В гостинице по соседству разбирала вещи фигуристая землячка; взял на заметку. Но!

Выйдя на первую же прогулку, я разминулся с двумя, едва ли средних лет, дамочками. Мое внимание остановил их простоватый волжский говорок, то есть, на «о» и – слово не до конца. Оглянулся, как в песне, «чтобы посмотреть, не оглянулась ли она». Ею оказалась поджарая брюнетка с развевающимися волосами и мягкими чертами лица. В первом же взгляде я прочел то, что она, видимо, прочла в моих глазах. Будучи робкого десятка и на вторых ролях в семье, да и в своей конторе, я вдруг почувствовал, что в курортной зоне можно слегка распоясаться. Ни чем ведь не рискуешь.

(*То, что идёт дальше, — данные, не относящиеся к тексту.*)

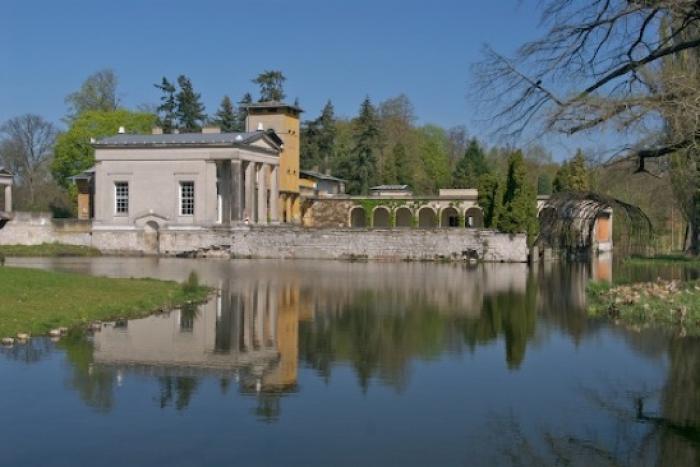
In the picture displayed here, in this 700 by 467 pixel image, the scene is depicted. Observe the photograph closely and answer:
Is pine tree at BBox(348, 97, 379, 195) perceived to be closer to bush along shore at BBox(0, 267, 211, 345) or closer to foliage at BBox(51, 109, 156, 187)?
foliage at BBox(51, 109, 156, 187)

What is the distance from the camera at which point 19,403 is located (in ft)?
38.1

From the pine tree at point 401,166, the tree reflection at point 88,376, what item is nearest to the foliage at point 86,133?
the pine tree at point 401,166

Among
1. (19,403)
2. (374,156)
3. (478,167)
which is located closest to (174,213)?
(374,156)

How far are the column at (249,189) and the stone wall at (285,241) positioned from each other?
392 cm

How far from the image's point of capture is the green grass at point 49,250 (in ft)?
165

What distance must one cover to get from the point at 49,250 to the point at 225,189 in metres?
11.5

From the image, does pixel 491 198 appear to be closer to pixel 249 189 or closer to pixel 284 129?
pixel 249 189

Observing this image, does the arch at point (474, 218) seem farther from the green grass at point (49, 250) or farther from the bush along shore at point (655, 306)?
the bush along shore at point (655, 306)

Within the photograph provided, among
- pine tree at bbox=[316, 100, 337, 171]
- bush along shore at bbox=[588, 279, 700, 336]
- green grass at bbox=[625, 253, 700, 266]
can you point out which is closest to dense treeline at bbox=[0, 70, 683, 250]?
pine tree at bbox=[316, 100, 337, 171]

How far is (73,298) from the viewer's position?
21.4 m

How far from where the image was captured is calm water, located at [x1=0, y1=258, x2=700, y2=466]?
9.80 m

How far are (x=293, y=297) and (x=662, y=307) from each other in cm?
1045

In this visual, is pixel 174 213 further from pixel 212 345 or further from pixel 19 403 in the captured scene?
pixel 19 403

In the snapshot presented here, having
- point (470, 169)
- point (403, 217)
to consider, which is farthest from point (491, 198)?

И, сделав шаловливый вираж, пристроился к дамочкам.

– Двое это собеседники, а трое – уже компания, – полоснул я чужой остротой.

Представился: Денис. Та, оглянувшаяся, назвала себя – Сима. Да так обещающе, что имени второй я уже не уловил. Впрочем, другую молодайку я больше не встречал.

Четверть века спустя, за полночь, давно бросив курить и ленясь выйти на балкон охладить голову, я в деталях проживал наши горячие, словно придуманные режиссером и в деталях затверженные мною свидания.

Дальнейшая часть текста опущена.